- [Input for this task]:

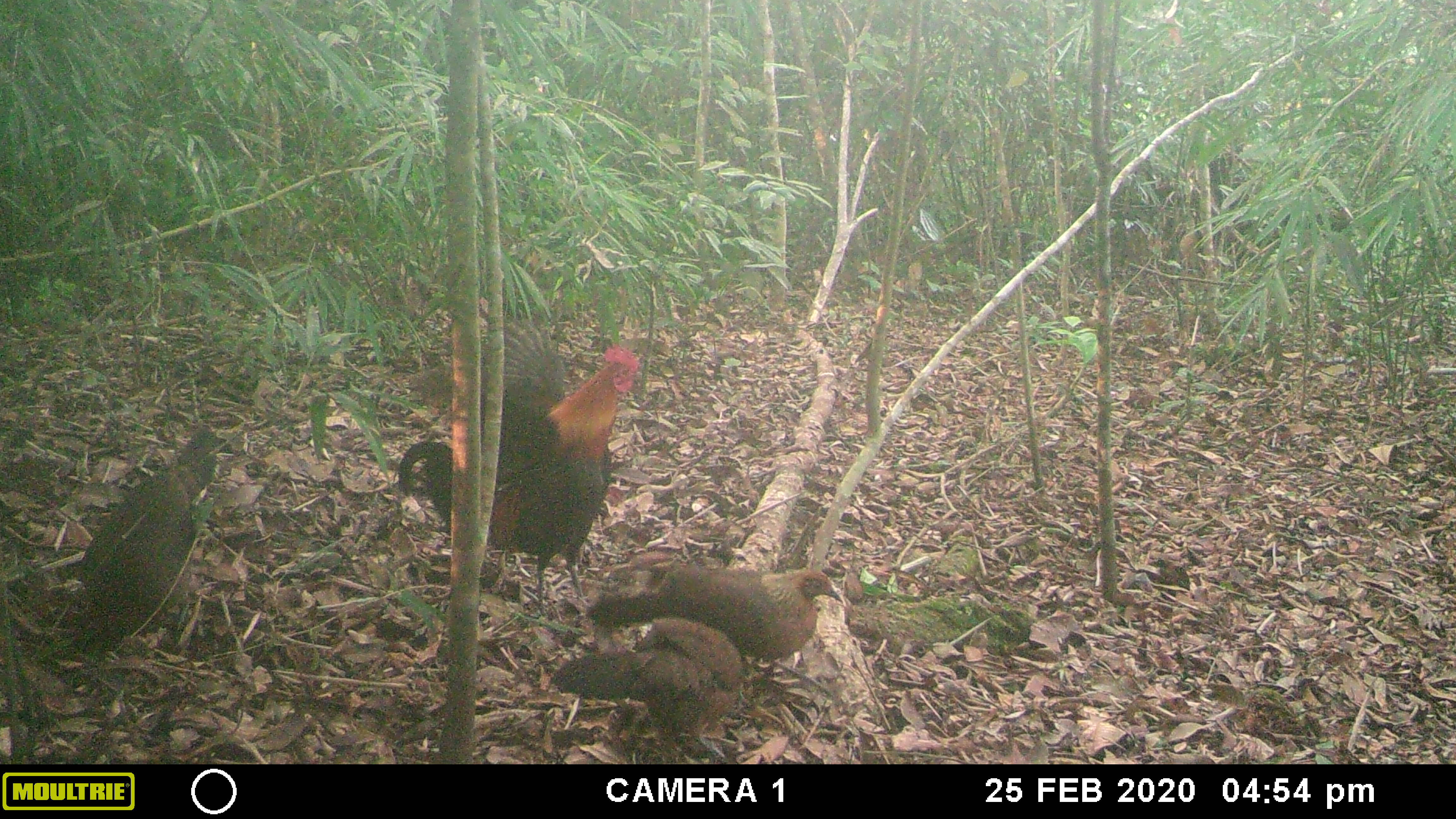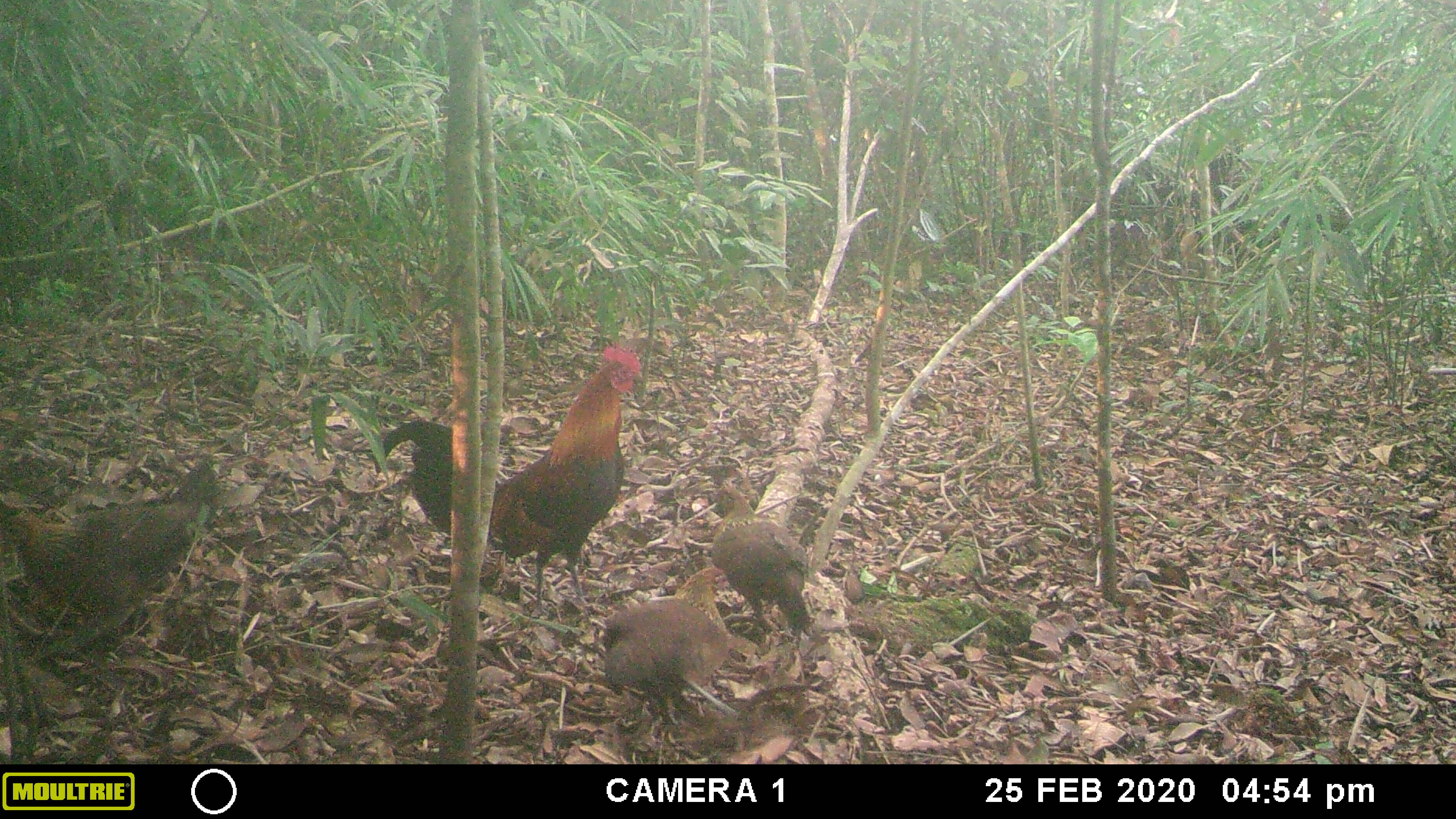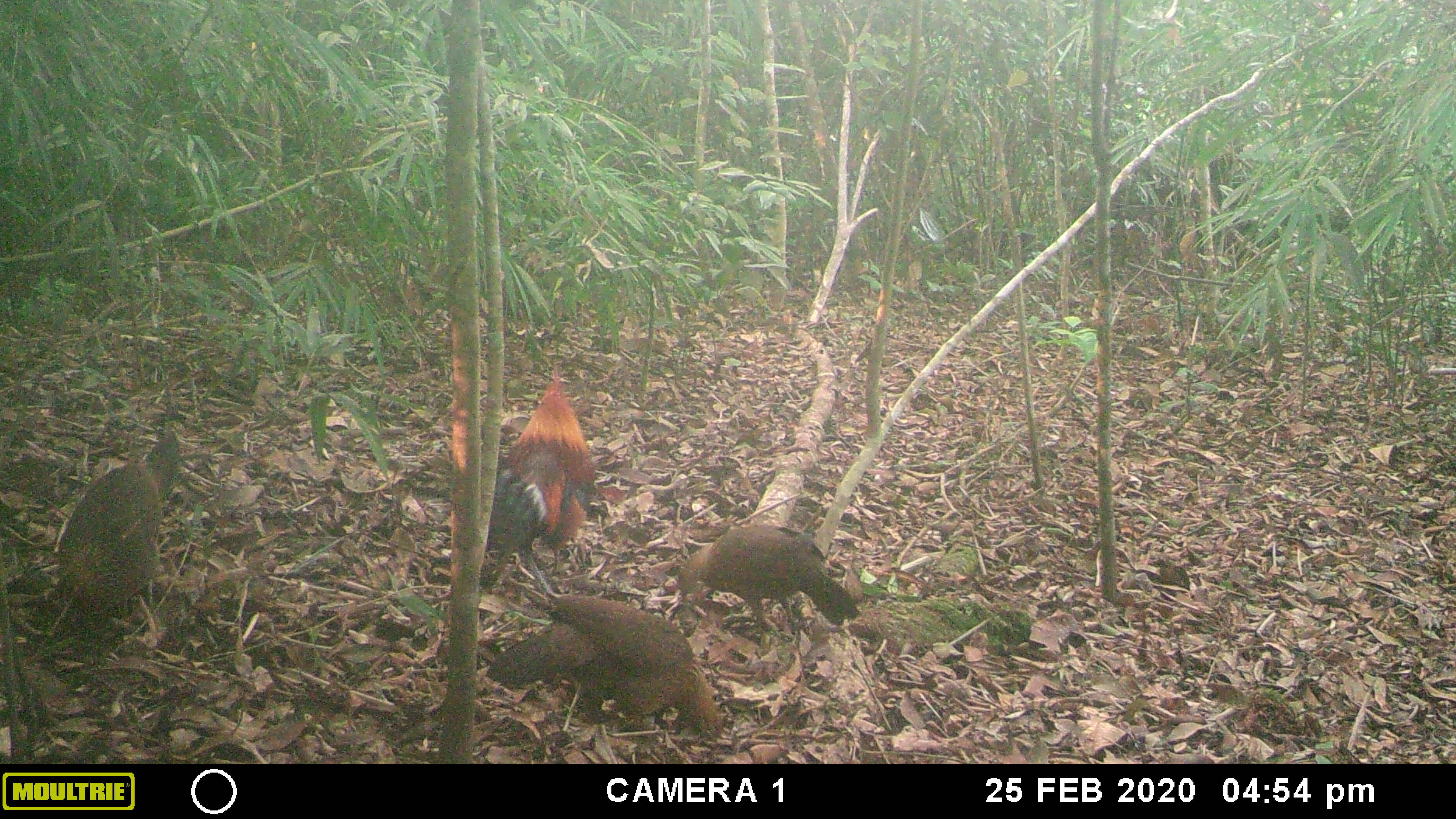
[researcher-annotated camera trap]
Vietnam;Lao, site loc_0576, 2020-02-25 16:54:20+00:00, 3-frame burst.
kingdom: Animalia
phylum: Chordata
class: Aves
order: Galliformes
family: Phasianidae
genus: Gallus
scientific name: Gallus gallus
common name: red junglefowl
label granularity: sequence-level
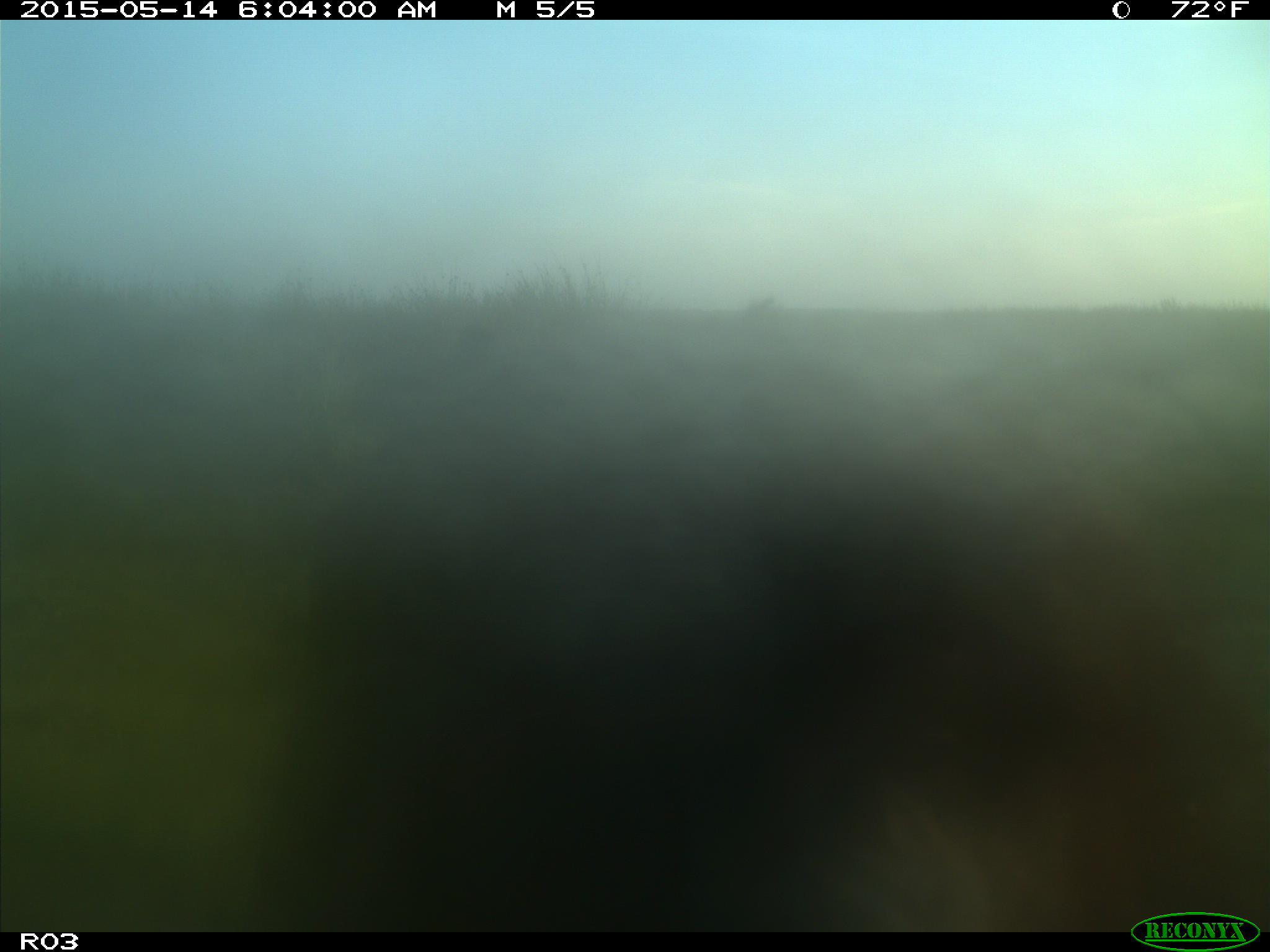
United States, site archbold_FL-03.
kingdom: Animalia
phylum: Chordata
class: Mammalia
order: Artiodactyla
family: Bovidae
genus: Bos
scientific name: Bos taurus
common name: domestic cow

- [What you have to do]:
After dropping the pictures, reproduce exactly the lines from the first line of the entries through the line containing "family: Bovidae", both included.

- [The answer]:
[researcher-annotated camera trap]
Vietnam;Lao, site loc_0576, 2020-02-25 16:54:20+00:00, 3-frame burst.
kingdom: Animalia
phylum: Chordata
class: Aves
order: Galliformes
family: Phasianidae
genus: Gallus
scientific name: Gallus gallus
common name: red junglefowl
label granularity: sequence-level
United States, site archbold_FL-03.
kingdom: Animalia
phylum: Chordata
class: Mammalia
order: Artiodactyla
family: Bovidae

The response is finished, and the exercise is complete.